■ Exercise goal: Type out the complete listing below word for word, without its pictures.

* START Provided information *

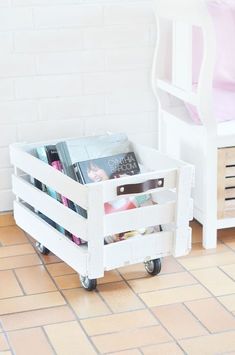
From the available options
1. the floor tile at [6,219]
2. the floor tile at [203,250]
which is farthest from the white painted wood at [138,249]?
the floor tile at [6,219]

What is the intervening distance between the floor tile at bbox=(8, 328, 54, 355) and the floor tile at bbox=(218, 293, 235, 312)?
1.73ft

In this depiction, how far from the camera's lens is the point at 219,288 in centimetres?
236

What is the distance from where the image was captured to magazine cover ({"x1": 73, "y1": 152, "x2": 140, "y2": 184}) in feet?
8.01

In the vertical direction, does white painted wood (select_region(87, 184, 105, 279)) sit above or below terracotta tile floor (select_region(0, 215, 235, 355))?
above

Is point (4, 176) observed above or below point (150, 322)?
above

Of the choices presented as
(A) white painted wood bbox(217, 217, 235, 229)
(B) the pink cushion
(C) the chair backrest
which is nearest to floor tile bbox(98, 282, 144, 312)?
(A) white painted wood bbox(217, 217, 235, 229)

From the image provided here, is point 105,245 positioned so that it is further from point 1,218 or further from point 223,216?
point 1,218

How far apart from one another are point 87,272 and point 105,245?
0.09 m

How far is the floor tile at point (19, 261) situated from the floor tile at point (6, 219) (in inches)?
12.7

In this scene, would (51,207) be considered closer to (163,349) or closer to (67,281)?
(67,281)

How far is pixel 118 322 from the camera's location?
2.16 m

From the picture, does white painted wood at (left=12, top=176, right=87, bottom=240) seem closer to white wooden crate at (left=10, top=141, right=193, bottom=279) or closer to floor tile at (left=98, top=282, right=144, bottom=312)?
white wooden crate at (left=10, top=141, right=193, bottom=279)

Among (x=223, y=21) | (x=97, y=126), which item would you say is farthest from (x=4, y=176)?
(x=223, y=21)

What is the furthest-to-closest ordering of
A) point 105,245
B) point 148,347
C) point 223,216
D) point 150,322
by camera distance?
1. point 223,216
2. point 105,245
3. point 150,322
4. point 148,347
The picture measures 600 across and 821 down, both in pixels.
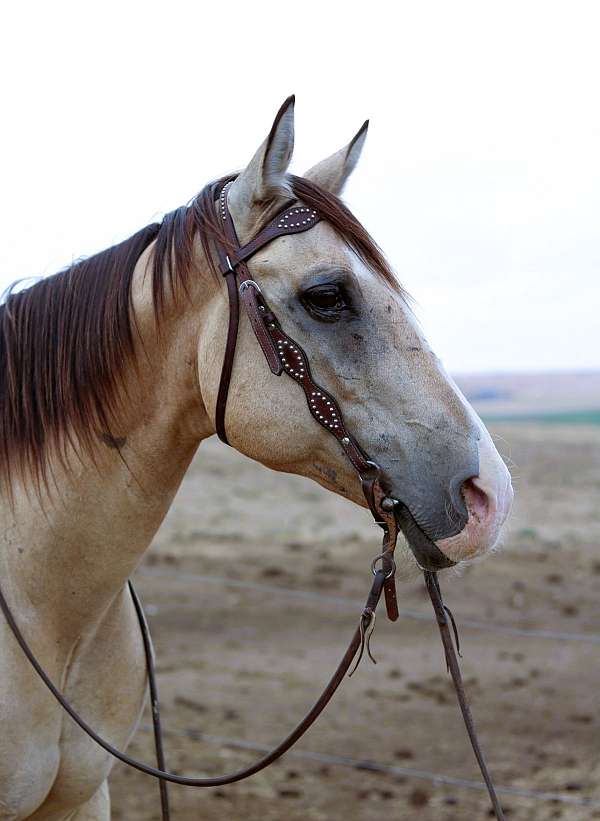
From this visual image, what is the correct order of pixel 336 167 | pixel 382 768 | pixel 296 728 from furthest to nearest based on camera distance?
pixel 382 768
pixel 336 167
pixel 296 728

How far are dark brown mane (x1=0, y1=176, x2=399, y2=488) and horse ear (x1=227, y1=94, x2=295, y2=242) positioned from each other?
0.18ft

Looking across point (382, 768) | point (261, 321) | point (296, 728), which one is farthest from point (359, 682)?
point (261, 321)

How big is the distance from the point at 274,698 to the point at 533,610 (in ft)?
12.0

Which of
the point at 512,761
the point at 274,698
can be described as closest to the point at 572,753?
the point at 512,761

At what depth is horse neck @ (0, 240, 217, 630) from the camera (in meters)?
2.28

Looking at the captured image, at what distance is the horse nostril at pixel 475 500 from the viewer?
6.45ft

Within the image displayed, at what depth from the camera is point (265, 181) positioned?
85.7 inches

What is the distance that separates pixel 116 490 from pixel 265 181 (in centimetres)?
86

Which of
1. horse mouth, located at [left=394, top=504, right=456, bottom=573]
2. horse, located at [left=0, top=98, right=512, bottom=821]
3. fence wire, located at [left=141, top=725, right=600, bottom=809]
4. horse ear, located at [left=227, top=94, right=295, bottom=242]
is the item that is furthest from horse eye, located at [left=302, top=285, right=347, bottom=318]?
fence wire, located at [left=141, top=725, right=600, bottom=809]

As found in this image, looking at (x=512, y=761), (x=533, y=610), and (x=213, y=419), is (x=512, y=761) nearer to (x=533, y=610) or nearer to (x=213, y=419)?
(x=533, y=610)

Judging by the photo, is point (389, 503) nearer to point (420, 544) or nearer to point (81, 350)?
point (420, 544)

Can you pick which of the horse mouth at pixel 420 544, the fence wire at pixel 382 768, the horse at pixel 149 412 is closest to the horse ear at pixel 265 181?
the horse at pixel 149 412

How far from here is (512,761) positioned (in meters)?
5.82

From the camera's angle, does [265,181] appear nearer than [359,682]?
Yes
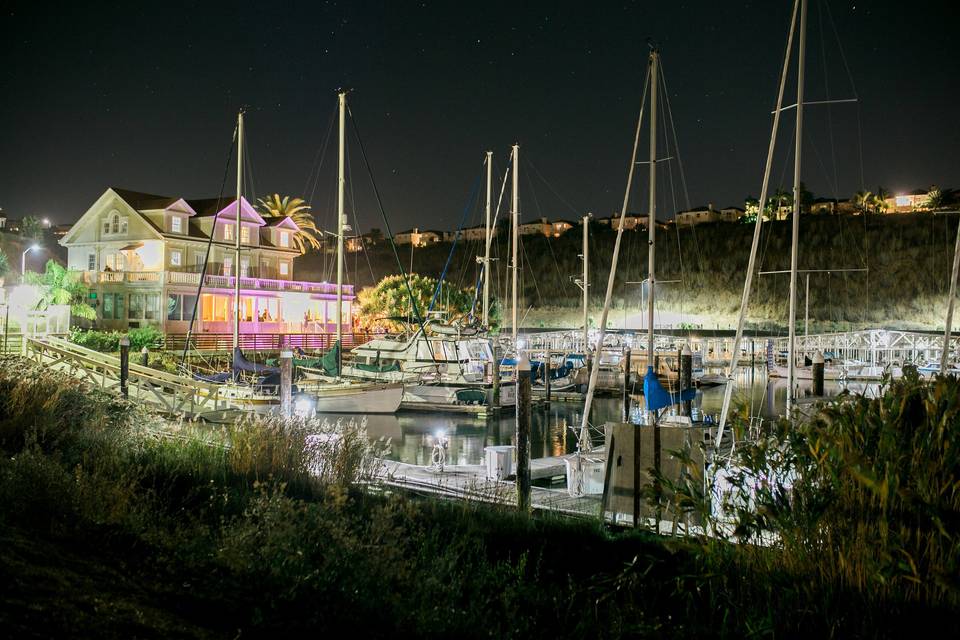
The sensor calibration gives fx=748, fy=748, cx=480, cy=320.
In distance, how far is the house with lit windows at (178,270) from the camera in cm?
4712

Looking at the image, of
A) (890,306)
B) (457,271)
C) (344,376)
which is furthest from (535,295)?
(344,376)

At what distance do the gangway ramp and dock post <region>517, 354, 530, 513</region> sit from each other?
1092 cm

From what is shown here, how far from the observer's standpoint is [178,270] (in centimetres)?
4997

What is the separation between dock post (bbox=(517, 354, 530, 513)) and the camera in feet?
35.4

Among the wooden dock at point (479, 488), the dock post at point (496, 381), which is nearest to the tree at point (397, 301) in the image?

* END Provided information *

■ Answer below:
From the available options
1. the floor tile at [6,219]
2. the floor tile at [203,250]
which is farthest from the white painted wood at [138,249]?
the floor tile at [6,219]

What is the intervening distance between the floor tile at bbox=(8, 328, 54, 355) and the floor tile at bbox=(218, 293, 235, 312)?
1.73ft

In this depiction, how far from the camera's lens is the point at 219,288 in centimetres?
236

What is the distance from where the image was captured to magazine cover ({"x1": 73, "y1": 152, "x2": 140, "y2": 184}) in feet?
8.01

In the vertical direction, does white painted wood (select_region(87, 184, 105, 279)) sit above or below terracotta tile floor (select_region(0, 215, 235, 355))?
above

Is point (4, 176) observed above or below point (150, 322)?
above

Of the choices presented as
(A) white painted wood bbox(217, 217, 235, 229)
(B) the pink cushion
(C) the chair backrest
which is nearest to floor tile bbox(98, 282, 144, 312)?
(A) white painted wood bbox(217, 217, 235, 229)

From the image provided here, is point 105,245 positioned so that it is further from point 1,218 or further from point 223,216?
point 1,218

How far apart from one another are point 87,272 and point 105,245?
0.09 m

How far is the floor tile at point (19, 261) situated from the floor tile at point (6, 219) (in inches)?
12.7

In this scene, would (51,207) be considered closer to (163,349) or closer to (67,281)?
(67,281)

How far is pixel 118 322 from the camera's location?
2.16 m

From the picture, does white painted wood at (left=12, top=176, right=87, bottom=240) seem closer to white wooden crate at (left=10, top=141, right=193, bottom=279) or closer to floor tile at (left=98, top=282, right=144, bottom=312)?
white wooden crate at (left=10, top=141, right=193, bottom=279)

Among (x=223, y=21) | (x=97, y=126), which item would you say is farthest from (x=4, y=176)?
(x=223, y=21)

What is the furthest-to-closest ordering of
A) point 105,245
B) point 148,347
C) point 223,216
D) point 150,322
by camera distance?
1. point 223,216
2. point 105,245
3. point 150,322
4. point 148,347
The picture measures 600 across and 821 down, both in pixels.
From this visual image, what is the correct order of pixel 336 167 | pixel 382 768 | pixel 296 728 from furthest to nearest based on camera distance?
pixel 382 768
pixel 336 167
pixel 296 728

How far are dark brown mane (x1=0, y1=176, x2=399, y2=488) and horse ear (x1=227, y1=94, x2=295, y2=242) positioned from each other?
0.18ft

Looking across point (382, 768) | point (261, 321) | point (296, 728), which one is farthest from point (359, 682)?
point (261, 321)

How big is the distance from the point at 274,698 to the point at 533,610 (in ft)?
12.0

Which of
the point at 512,761
the point at 274,698
can be described as closest to the point at 572,753?
the point at 512,761

At what depth is horse neck @ (0, 240, 217, 630) from the camera (in meters)?
2.28

Looking at the captured image, at what distance is the horse nostril at pixel 475 500 from the viewer?
6.45ft

Within the image displayed, at what depth from the camera is point (265, 181) positioned?
85.7 inches

What is the distance that separates pixel 116 490 from pixel 265 181 (in centimetres)?
86

Which of
1. horse mouth, located at [left=394, top=504, right=456, bottom=573]
2. horse, located at [left=0, top=98, right=512, bottom=821]
3. fence wire, located at [left=141, top=725, right=600, bottom=809]
4. horse ear, located at [left=227, top=94, right=295, bottom=242]
is the item that is furthest from horse eye, located at [left=302, top=285, right=347, bottom=318]?
fence wire, located at [left=141, top=725, right=600, bottom=809]

As found in this image, looking at (x=512, y=761), (x=533, y=610), and (x=213, y=419), is (x=512, y=761) nearer to (x=533, y=610) or nearer to (x=213, y=419)?
(x=533, y=610)

Judging by the photo, is point (389, 503) nearer to point (420, 544) or nearer to point (81, 350)?
point (420, 544)

Can you pick which of the horse mouth at pixel 420 544, the fence wire at pixel 382 768, the horse at pixel 149 412 is closest to the horse ear at pixel 265 181?
the horse at pixel 149 412

How far from here is (512,761) positioned (in meters)?
5.82

From the camera's angle, does [265,181] appear nearer than [359,682]?
Yes
The sensor calibration gives fx=748, fy=748, cx=480, cy=320.
In distance, how far is the house with lit windows at (178,270) from the camera in cm?
4712

Looking at the image, of
A) (890,306)
B) (457,271)
C) (344,376)
which is furthest from (535,295)?
(344,376)

At what distance do the gangway ramp and dock post <region>517, 354, 530, 513</region> sit from each other?
1092 cm

From what is shown here, how far from the observer's standpoint is [178,270] (in centimetres)?
4997

What is the separation between dock post (bbox=(517, 354, 530, 513)) and the camera in feet?
35.4

Among the wooden dock at point (479, 488), the dock post at point (496, 381), which is nearest to the tree at point (397, 301) in the image?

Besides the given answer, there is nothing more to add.